Published Feb 8, 2024 8:48 PM by The Maritime Executive

 

Continuing to make progress with the effort to launch three large, Ro-Ro cargo vessels using wind-assisted propulsion for Airbus, Finnish manufacturer Norsepower reports it has completed the largest order for rotor sails. The vessels, which will operate under charter for transporting airplane components, were ordered last month by Louis Dreyfus Armateurs (LDA) and will be built by China’s Wuchang Shipbuilding.

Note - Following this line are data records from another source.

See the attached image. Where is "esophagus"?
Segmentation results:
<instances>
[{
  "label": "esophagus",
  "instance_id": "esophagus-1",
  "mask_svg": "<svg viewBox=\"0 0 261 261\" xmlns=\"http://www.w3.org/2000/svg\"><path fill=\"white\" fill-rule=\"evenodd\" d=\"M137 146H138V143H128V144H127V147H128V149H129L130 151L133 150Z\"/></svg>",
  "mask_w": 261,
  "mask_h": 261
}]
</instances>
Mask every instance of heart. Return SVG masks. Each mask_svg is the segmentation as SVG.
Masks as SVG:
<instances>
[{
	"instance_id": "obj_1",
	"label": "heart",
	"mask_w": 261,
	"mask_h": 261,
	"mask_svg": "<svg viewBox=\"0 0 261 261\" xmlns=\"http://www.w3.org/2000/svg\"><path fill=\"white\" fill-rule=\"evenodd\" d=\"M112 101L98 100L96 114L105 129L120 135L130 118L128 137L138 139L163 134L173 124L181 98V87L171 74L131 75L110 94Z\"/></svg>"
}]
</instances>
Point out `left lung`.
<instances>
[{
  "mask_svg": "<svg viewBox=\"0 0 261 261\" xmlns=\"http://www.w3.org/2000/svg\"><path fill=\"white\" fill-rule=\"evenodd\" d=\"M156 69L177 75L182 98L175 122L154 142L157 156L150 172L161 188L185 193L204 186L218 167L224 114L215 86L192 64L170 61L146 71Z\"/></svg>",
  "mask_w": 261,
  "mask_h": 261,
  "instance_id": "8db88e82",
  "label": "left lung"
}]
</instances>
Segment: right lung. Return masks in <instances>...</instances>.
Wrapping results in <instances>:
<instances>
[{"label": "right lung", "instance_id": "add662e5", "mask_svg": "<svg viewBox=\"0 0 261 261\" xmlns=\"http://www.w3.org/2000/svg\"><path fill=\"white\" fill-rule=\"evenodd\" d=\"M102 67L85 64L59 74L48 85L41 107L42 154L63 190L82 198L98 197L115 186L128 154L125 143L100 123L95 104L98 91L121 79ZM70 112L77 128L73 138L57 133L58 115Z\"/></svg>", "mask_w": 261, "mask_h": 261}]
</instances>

Norsepower confirmed that it has now finalized the order for what will be the largest installation of rotors, using a total of six rotors on each of the three vessels, supported by a new generation of technology. The design, which was previewed in October 2023, incorporates six 35-meter (115 feet) tall rotors placed in three pairs on each vessel along with two dual-fuel engines running on marine diesel and e-methanol. By 2030, while sailing on the transatlantic route, Norsepower reports that the Airbus fleet will generate approximately 50 percent fewer CO2 emissions compared to 2023.

“This fleet-wide deal is a game changer for the whole auxiliary wind propulsion industry,” said Tuomas Riski, CEO of Norsepower. “Firstly, it is the biggest deal ever made in the mechanical sails market, and in a world first, it includes our brand new Norsepower Sentient Control tool.”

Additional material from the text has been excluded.